By a strange coincidence Her Majesty was sitting on the
left hand of Prince Albert, and not on the right as usual: she was consequently
nearest to the wall of the palace-gardens, while the Prince was nearest to the
railings of the Green Park.
And now the moment so anxiously desired by Holford, was
at hand: — the phaeton draw nigh.
He hesitated: — yes — he
hesitated; — but it was only for a single second.
"Now to avenge my expulsion from the palace! — now
to make my name a subject for history!" were the thoughts that, rapid as
lightning, flashed across his mind.
Not another moment did he waver; but, advancing from the
railings against which he had been lounging, he drew a pistol from his breast
and fired it point-blank at the royal couple as the phaeton dashed past.
The Queen screamed and rose from her seat; and the
postillions stopped their horses.
"Drive on!" cried the Prince, in a loud tone,
as he pulled Her Majesty back upon the seat; and his countenance was ashy pale.

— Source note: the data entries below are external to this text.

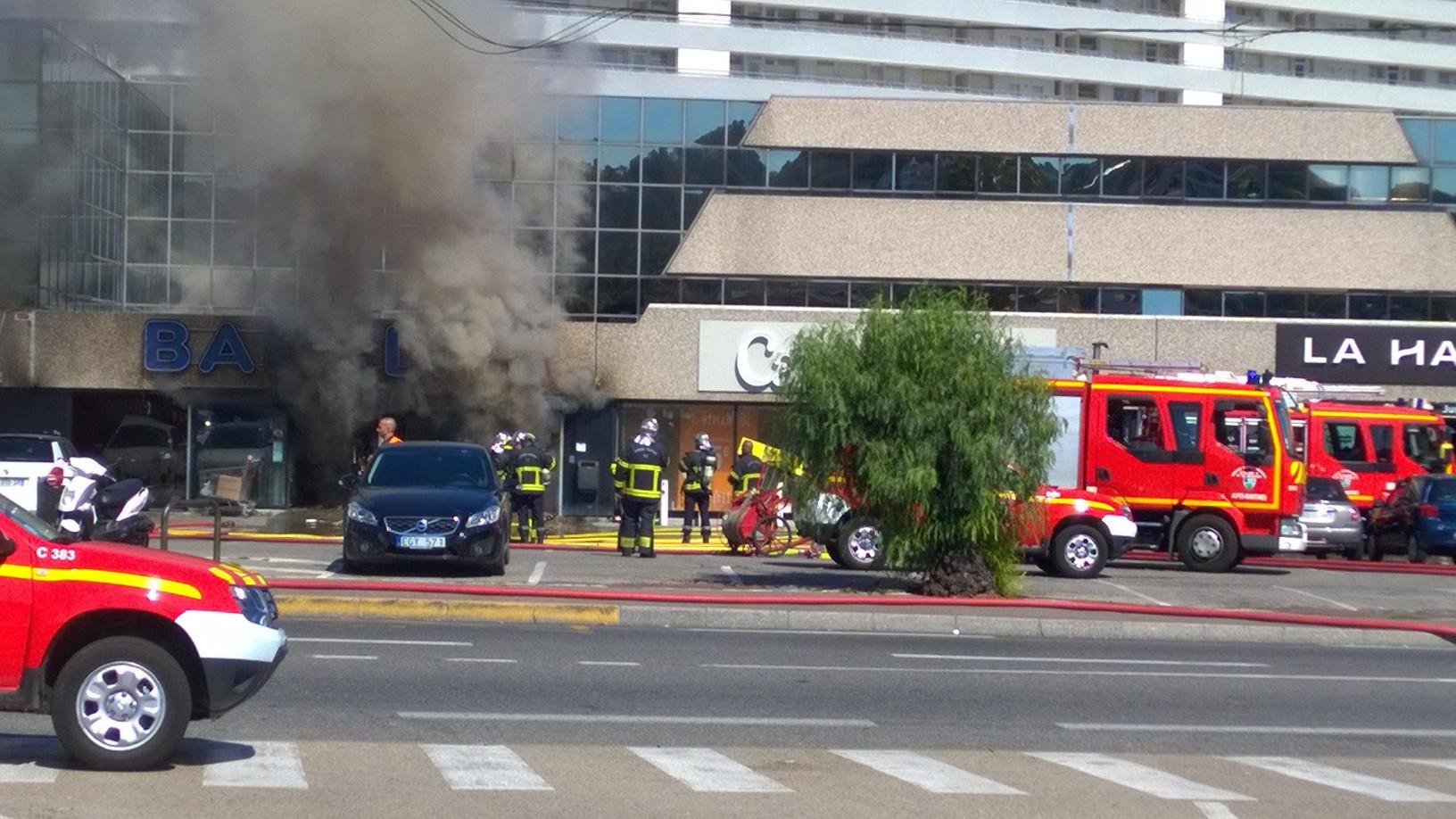 Incendie dans un magasin de la zone commerciale de villeneuve loubet nice matin - Magasin meuble villeneuve loubet ...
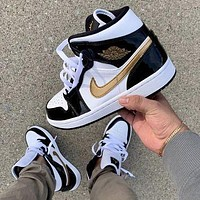 AIR JORDAN 1 GOLD BLACK WHITE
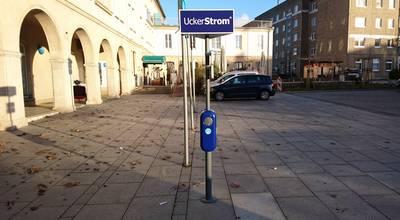 Mehr zu Stromtankstelle Parkplatz VR-Bank Uckermark Prenzlau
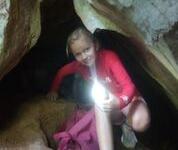 Thaitema djungelutflykt grotta 2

Holford threw the first pistol hastily away from him,
and drew forth the second.
But at that moment a powerful grasp seized him from
behind, — his arm was knocked upwards, — the pistol went
off into the air, — and a well-known voice cried in his ears,
"My God! Harry, what madness is this?"
Several other persons had by this time collected on the
spot; and the most cordial shouts of "God save the Queen!" "God
save the Prince!" burst from their lips.
Her Majesty bowed in a most graceful and grateful
manner: the Prince raised his hat in acknowledgment of the sympathy and
attachment manifested towards his royal spouse and himself; — and
the phaeton rolled rapidly away towards Hyde Park, in obedience to the wishes of
the Queen and the orders of the Prince.
"What madness is this, I say, Harry?" repeated
Crankey Jem, without relaxing his hold upon the would-be regicide.
[-251-] But Holford hung
down his head, and maintained a moody silence.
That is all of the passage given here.